The thing was, I was having a hard time with it. Any instructor, no matter if it’s one from Transcendental Meditation or Andy Puddicombe of the Headspace app, will tell you that it takes getting used to, all that sitting up, breathing in and out, trying to notice thoughts and feelings, but also not dwelling on them too much. There’s no meditation phenom, nobody is the Steph Curry of meditating. But I wasn’t having that; I wanted to be chill, I wanted to be happy, and I wanted to feel like every single time I sat there in silence with my eyes closed that I was getting something out of it, and that was really my biggest problem. To combat that problem, I reasoned, I needed to wipe the slate clean and go somewhere where I wouldn’t be distracted. That’s really why I ended up in Joshua Tree.
Without turning this essay on meditation into an actual meditation, I’ll simply tell you I woke up just as the sun was rising. I thought I saw a snake outside my tent, so instead of sitting out on the little piece of ground I had staked out, I decided to open up my tent door, and meditate looking out. It wasn’t the perfect picturesque setup I’d envisioned, but that was never the point. I sat there with my eyes closed, the unfamiliar sounds chirping and whirling around me, and I was still and calm. After twenty minutes, my stopwatch alerted me that it was time to open my eyes. I kept sitting, letting it sink in that I’d spent a full 20 minutes concentrating on my breath, the outdoors as my soundtrack, and that I felt good about it. There was nothing necessarily life changing that had taken place, but it was a feeling I knew I wanted to experience more.

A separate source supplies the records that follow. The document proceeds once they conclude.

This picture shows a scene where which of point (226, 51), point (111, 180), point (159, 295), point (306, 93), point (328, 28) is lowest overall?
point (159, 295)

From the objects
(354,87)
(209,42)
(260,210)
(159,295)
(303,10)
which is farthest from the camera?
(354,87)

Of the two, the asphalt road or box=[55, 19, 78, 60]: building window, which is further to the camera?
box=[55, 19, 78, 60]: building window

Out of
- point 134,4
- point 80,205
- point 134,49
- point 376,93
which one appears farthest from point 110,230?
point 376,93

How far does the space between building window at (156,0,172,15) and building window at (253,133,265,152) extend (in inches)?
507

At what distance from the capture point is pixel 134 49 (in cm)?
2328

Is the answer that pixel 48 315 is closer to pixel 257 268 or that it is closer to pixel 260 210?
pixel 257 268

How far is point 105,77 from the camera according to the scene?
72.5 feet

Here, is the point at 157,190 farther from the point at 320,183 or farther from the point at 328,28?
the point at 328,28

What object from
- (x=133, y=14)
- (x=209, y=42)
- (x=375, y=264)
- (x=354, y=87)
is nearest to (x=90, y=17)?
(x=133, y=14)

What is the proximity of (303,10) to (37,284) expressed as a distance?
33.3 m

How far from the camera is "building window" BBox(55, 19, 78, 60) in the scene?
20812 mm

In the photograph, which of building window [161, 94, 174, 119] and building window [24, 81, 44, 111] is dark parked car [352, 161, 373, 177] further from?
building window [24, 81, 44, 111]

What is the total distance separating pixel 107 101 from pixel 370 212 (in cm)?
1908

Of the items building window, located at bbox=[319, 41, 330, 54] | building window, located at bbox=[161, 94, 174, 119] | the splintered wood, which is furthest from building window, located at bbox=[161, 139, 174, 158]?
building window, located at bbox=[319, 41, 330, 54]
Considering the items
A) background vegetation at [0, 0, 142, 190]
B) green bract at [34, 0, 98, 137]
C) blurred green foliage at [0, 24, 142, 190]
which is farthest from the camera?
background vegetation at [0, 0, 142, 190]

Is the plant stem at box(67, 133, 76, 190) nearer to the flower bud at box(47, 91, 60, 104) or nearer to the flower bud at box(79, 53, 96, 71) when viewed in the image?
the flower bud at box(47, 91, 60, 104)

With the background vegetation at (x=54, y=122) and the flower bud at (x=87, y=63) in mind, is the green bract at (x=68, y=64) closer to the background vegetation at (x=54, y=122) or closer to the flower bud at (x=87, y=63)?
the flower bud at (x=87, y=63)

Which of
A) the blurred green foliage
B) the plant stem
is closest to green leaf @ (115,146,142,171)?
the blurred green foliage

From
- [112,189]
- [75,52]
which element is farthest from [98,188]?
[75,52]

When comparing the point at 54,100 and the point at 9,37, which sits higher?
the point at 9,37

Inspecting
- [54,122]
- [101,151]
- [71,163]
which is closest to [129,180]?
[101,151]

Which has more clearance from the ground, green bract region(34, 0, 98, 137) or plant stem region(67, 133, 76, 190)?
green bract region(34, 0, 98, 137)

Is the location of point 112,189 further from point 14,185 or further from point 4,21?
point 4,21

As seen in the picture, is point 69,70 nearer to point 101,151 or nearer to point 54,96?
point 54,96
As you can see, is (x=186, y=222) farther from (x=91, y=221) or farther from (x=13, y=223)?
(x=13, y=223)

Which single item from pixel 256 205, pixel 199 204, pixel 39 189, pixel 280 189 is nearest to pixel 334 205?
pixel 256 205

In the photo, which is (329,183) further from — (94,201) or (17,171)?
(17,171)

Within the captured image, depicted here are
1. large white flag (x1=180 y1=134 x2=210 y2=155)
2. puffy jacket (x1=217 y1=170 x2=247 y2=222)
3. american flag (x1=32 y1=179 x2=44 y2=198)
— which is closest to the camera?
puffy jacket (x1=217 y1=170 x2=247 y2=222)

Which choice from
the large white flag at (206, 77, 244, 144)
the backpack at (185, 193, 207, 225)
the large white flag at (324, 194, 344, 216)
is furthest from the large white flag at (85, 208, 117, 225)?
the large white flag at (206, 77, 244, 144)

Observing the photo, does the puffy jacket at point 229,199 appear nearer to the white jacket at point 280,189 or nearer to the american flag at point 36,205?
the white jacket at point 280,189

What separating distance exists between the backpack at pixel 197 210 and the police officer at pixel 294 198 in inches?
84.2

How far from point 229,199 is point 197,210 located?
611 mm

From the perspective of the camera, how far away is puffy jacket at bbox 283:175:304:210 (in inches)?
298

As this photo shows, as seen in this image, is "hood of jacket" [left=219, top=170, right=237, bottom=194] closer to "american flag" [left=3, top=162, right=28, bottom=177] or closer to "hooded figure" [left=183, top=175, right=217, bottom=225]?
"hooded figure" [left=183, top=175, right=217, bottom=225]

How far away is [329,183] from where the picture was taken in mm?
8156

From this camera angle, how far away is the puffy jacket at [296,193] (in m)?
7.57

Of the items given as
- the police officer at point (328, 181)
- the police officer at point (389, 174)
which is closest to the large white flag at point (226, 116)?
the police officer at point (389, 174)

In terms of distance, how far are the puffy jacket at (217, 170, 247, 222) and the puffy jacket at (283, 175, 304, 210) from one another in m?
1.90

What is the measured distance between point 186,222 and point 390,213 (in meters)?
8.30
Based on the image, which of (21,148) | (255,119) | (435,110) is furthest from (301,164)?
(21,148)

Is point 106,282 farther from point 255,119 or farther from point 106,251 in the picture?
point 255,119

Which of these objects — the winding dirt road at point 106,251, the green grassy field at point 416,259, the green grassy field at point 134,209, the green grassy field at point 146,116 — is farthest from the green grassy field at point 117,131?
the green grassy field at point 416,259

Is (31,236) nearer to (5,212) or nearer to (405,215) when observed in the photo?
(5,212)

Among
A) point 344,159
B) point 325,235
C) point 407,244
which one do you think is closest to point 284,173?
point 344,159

Today, ten year later, I meditate twice a day; once in the morning after I’ve had a few minutes to wake up, and at night after I get home and have had a little time to myself to let go of the day. I still live in the city, still sleep with a noise machine on, still feel stress from time to time, still get down, and I still drink too much coffee. I’m not sure if those things will ever go away. But I’ve learned to better compartmentalize anxiety and deal with it in a more constructive manner, and I really do think that morning was what started me off. There was something inspiring about meditating in the middle of Joshua Tree, and about being outdoors, and breathing in fresh air instead of the dust and dog hair in my apartment. Unfortunately, I don’t have the time or resources to get out to California that often, let alone get to a national park. So once a week I do the next best thing and carve out a little time in the morning, just before the joggers and bikers are out in full force, and I go and sit in the park across from my house and meditate there. It’s not the desert, but I’ve found being outside, just breathing with my eyes closed, is really all I ever needed.